■ Problem set ■
1) In the passage on viral infection, why does the DNA alone have to be what directs the making of new viruses inside the bacterial cell? Answer in one to three sentences.
2) Carry on the passage on viral infection, starting right after its last sentence.

■ Document passage ■

[Start of section]

The conclusion to be drawn from these results is that on infection only viral DNA enters the bacterial cell, the protein coats being left behind. So the DNA enters the bacterial cell, the protein coats being left behind. So the DNA alone must be responsible for directing the synthesis of new viruses within the bacteria cell. The viral DNA takes over the entire metabolic machinery of the bacterium, suppressing its normal control processes and causing it to manufacture new protein coats and nucleic acid threads identical with those of the invading phage.
Not all viruses inject their DNA into the cell. In some cases the whole virus enters the cell. Either way it is easy to see why they are always associated with disease. Viruses which actively attack and proliferate in cells are described as virulent. Sometimes, however, a virus may infect a cell and then remain in a quiescent state for an indefinite period of time. Instead of replicating, the viral DNA joins the cell’s own chromosomes, exerting no influence over the cell and replicating only when the host’s own DNA replicates. In this temperate state the virus is known as a provirus. From time to time the viral DNA joins loses its benign nature and gives rise to crop of new viruses which burst out of the cell.

[End of section]

■ Dataset section ■

[Start of section]

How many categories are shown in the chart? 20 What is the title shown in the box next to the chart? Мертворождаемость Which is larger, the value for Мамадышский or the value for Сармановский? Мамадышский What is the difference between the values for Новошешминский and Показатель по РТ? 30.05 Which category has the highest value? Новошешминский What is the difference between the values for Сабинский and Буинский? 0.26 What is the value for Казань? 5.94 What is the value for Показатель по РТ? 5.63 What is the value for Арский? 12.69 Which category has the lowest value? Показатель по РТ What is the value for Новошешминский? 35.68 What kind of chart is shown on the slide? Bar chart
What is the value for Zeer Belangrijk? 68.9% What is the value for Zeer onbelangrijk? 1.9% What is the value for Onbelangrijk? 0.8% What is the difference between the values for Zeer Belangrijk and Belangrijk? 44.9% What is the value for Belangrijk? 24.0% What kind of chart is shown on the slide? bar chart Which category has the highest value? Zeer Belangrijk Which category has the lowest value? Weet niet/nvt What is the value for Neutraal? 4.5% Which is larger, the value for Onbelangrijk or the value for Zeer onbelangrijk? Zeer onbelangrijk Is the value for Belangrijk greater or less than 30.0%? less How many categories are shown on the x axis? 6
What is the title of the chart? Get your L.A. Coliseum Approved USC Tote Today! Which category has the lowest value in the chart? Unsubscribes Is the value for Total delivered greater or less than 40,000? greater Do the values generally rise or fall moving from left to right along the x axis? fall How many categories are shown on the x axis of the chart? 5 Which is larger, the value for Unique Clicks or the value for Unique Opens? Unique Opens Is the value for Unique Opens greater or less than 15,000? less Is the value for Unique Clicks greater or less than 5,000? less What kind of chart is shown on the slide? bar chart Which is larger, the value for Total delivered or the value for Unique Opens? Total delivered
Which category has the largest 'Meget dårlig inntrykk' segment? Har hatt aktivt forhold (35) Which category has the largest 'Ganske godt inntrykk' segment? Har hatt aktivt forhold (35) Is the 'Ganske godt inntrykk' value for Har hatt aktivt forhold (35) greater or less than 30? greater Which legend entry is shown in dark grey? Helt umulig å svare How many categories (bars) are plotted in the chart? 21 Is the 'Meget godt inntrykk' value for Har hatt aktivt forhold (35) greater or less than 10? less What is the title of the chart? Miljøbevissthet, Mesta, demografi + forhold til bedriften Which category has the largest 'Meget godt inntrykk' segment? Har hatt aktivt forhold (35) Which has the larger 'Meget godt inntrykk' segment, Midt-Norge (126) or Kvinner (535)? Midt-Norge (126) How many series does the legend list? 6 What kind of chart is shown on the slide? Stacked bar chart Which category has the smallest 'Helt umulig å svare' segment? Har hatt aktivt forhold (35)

[End of section]

■ List of answers ■
1) On infection, only the viral DNA enters the bacterial cell, and the protein coats stay outside. Since nothing else from the virus gets in, the DNA must direct the synthesis of new viruses inside the cell.

2)
One theory of cancer is that cells may harbor foreign genetic material, possibly derived from viruses or proviruses, which exist in cells in temperate form and then suddenly becomes virulent. It is envisaged that in this case the genetic material does not manufacture new viruses but instead causes the host cell to become malignant, allowing to escape the body’s normal suppressive influences over cell division so that it proliferate into a tumor or growth. What this suggests is that although DNA may exert a powerful influence in a cell it can be suppressed or inactivated, as least temporarily. This is very important because if all the DNA presents in a cell was active all the time chaos might result. We shall come back to this in the next chapter.
From the point of view of molecular genetics phage provides us with a marvelous tool for studying the action of DNA. Its rapid and prolific reproduction, together with its sensitivity to various mutagenic agents, have made it possible to study the precise effects exerted by different sections of its DNA thread. The results of this research, too detailed to go into here, have gone a long way towards confirming the Watson-Crick hypothesis and establishing the mode of action of DNA.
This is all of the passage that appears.